*What the task requires:* Every record below must be written out exactly. Leave out the pictures.

*Data:*
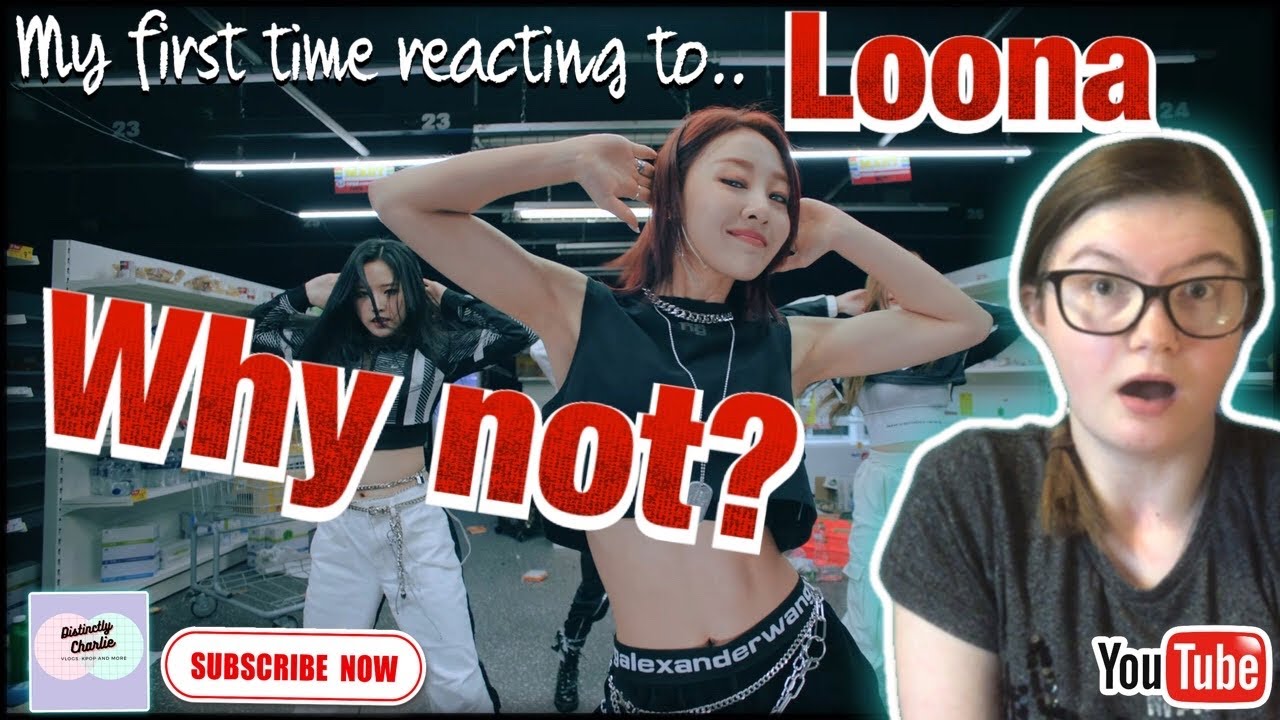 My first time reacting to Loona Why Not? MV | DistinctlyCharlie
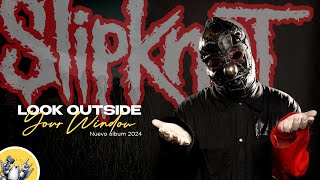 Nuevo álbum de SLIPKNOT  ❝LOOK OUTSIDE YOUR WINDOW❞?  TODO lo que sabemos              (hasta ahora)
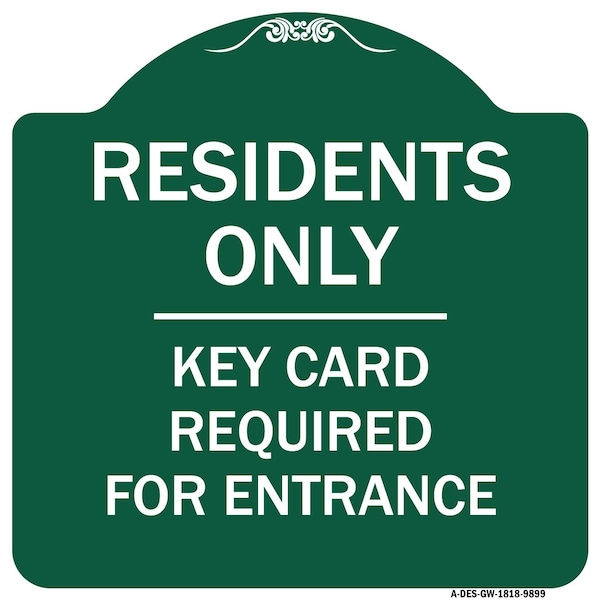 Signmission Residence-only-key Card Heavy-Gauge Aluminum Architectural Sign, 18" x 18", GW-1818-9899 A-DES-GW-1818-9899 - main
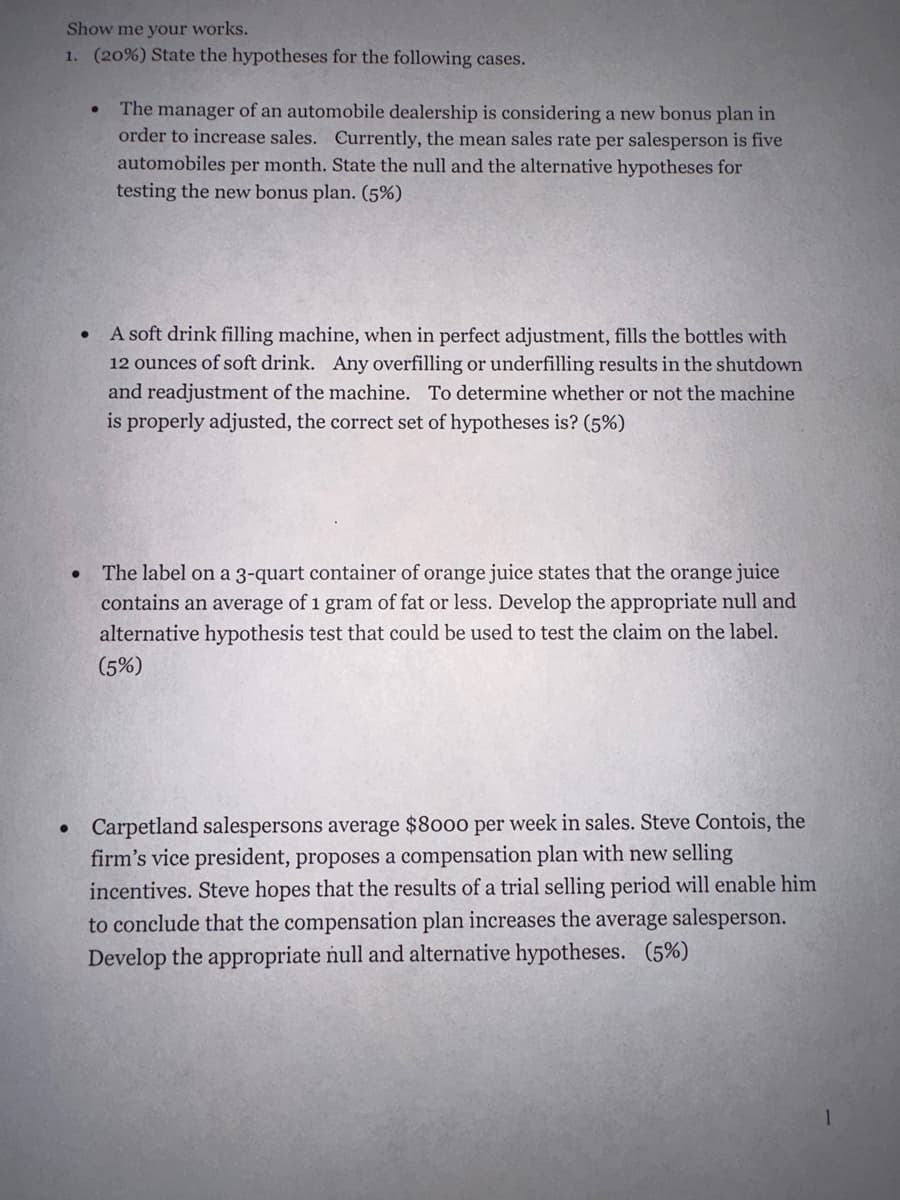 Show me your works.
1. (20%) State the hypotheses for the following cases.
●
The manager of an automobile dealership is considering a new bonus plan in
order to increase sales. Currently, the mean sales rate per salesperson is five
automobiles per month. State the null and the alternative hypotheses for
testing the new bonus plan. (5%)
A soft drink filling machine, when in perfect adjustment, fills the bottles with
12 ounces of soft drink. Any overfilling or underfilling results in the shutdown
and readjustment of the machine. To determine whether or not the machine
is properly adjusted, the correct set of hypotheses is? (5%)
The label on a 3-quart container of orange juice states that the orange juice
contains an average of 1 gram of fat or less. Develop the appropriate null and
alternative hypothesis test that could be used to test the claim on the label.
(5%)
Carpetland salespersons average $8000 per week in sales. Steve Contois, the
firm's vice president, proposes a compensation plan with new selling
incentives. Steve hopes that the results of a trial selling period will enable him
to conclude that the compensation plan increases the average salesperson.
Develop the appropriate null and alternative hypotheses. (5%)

*Exercise result:*
 My first time reacting to Loona Why Not? MV | DistinctlyCharlie
 Nuevo álbum de SLIPKNOT  ❝LOOK OUTSIDE YOUR WINDOW❞?  TODO lo que sabemos              (hasta ahora)
 Signmission Residence-only-key Card Heavy-Gauge Aluminum Architectural Sign, 18" x 18", GW-1818-9899 A-DES-GW-1818-9899 - main
 Show me your works.
1. (20%) State the hypotheses for the following cases.
●
The manager of an automobile dealership is considering a new bonus plan in
order to increase sales. Currently, the mean sales rate per salesperson is five
automobiles per month. State the null and the alternative hypotheses for
testing the new bonus plan. (5%)
A soft drink filling machine, when in perfect adjustment, fills the bottles with
12 ounces of soft drink. Any overfilling or underfilling results in the shutdown
and readjustment of the machine. To determine whether or not the machine
is properly adjusted, the correct set of hypotheses is? (5%)
The label on a 3-quart container of orange juice states that the orange juice
contains an average of 1 gram of fat or less. Develop the appropriate null and
alternative hypothesis test that could be used to test the claim on the label.
(5%)
Carpetland salespersons average $8000 per week in sales. Steve Contois, the
firm's vice president, proposes a compensation plan with new selling
incentives. Steve hopes that the results of a trial selling period will enable him
to conclude that the compensation plan increases the average salesperson.
Develop the appropriate null and alternative hypotheses. (5%)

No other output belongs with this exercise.